“Your turn,” she giggled, taking my phone and all but pushing me in front of the brownstone.
I was pretty self-conscious, but Liz always knew how to make me drop my defenses. Usually, it worked out fine but not that fateful night. It seemed stupid later, but I thought I had a pretty good idea of what criminals looked like. However, the guy who went up behind Liz looked more prep school than gutter punk. Nonetheless, she stiffed, like something was being pushed into her back.
“Keep still,” the mugger demanded.
Liz did as she was told, even if her expression did rage with quiet fury. She would have snapped the guy’s neck if she had the chance. Or, at least, she would have tried.
“Phone and wallet,” the mugger demanded.
Liz handed over my phone and her wallet. The preppy perpetrator pocketed them and looked at me. His icy blue eyes made me quietly gasp.
“You too,” he snapped.
Feeling as though I was moving through molasses, I took my wallet and put it in his outstretched hand.
“Phone too.”
“That was her phone,” Liz pointed out.
“Oh, yours then.”
Liz took out her phone and handed it to him. The high-born hooligan pocketed both my wallet and Liz’s phone and then took her by the arm. I stifled a scream, thinking he was going to drag her off and rape or shoot her or something. Instead, he just shoved her toward me and took off at a fast run.
I could feel my lip quivering. My locked muscles began to loosen as I came out of fight or flight mode.
“Hey,” Liz said, drawing my attention to her and taking me in a hug, “you’re okay.”
“But, y-you—”
“I’m okay,” she said before I could blubber anything else, “pissed off but not hurt… except maybe my pride. You have your cards, right?”
“M-my cards?”
Liz reached into her jacket and took out her bank and Visa cards as well as her driver’s license, all held together with an elastic band.
“Oh, yeah,” I said, remembering her telling me to do that.
“Good, I don’t suppose you have a phone card.”
“No, I didn’t think there would be any payphones.”
“Right, me neither,” Liz said, laughing, despite her apparent fear.
“We should call someone, right?”
“Probably a good idea. The question is how with no phone cards or change.”
“You still have money?” I asked, feeling my body start to shake with exhaustion.
“About five bucks in my boot. Probably not enough for a chocolate bar around here. We’re just going to have to knock on some doors and ask to use the phone.”
It wasn’t a bad idea, but still, my tummy did back-flips. It was partly leftover stress from the mugging, but I also didn’t want to bother anyone. It wasn’t like we had any other options, though. As usual, Liz took the lead and almost pulled me up the stairs of the next house. It was a giant mansion of a place that went up a full three floors.

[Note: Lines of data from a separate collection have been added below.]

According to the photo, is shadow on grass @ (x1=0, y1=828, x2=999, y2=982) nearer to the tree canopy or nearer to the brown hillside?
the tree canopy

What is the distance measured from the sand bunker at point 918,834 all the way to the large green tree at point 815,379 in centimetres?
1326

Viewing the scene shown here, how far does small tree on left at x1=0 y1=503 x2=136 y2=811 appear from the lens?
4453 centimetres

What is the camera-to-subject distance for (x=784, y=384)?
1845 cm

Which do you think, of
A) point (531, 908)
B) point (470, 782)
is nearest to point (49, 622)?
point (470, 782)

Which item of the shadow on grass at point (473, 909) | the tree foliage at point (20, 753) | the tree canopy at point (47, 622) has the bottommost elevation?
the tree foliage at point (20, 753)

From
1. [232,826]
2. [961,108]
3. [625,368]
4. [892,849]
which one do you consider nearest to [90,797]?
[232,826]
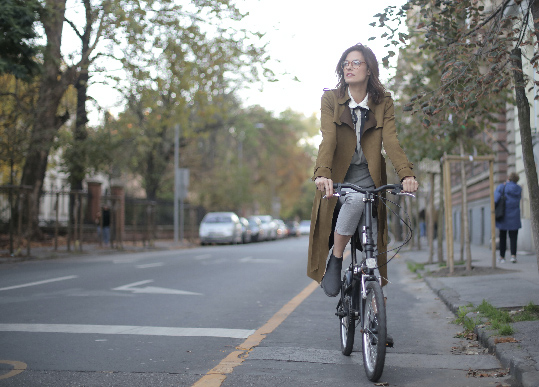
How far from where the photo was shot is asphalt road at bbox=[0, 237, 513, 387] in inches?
179

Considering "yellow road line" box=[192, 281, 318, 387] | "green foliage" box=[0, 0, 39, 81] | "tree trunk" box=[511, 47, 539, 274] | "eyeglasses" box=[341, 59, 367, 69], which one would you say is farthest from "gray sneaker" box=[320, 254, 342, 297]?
"green foliage" box=[0, 0, 39, 81]

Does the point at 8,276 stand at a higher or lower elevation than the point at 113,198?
lower

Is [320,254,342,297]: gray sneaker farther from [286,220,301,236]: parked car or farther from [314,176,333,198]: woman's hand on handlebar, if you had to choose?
[286,220,301,236]: parked car

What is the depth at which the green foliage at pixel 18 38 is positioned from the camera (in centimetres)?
1362

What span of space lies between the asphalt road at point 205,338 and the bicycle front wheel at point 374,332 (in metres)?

Liz was the one to knock on the door as I stood several stairs below her. She had barely touched the wood of the door before it went swinging open. We both stared in amazement.
“W-we really shouldn’t just go in,” I mumbled, as Liz moved to do just that.
She made a tsk sound. “We need to get help somewhere. The way I see it, we’ve already been welcomed.”Chapter Two - AmandaIt wasn’t a great choice. The way I saw it, I could either stay out on the steps and maybe get mugged again, though for what I didn’t know, or follow Liz into the dark unknown and hopefully get some help. Preferable without getting into more trouble in the attempt — even though that would be just my luck.
I closed the door on my way in, not wanting to be rude, being a guest and all. The house was pretty scary. The front hall was like an echoing chamber with all kinds of weird stuff in it, such as bone specimens like skulls and old books and giant oil paintings. Surprising as New York had been, I never would have expected to find anything like that there. I just figure it was the sort of thing that went on at country estates in rural areas. Most often in Europe. American and arcane, while I was well aware of both, did not fit easily together in my head.
I wanted to leave, actually pulling on the back of my best friend’s jacket like a little kid, but she was fascinated—seeming almost mesmerized by what was happening. Particularly when the chanting started.
Liz moved like she was possessed, moving deeper into the museum-like house. Following the sound of chanting that was making the hair on my neck stand up. Soon enough, they came into view. A group of maybe fifteen well-dressed men stood in a small sitting room, rendered otherworldly by flickering candle-light. They were mostly older gentlemen, fifty at least, some of them even older. A couple of them were much younger, maybe in their mid-30s. I’d gone to a girl’s school and hadn’t had a lot of experience with guys outside my own family, so determining age was difficult for me.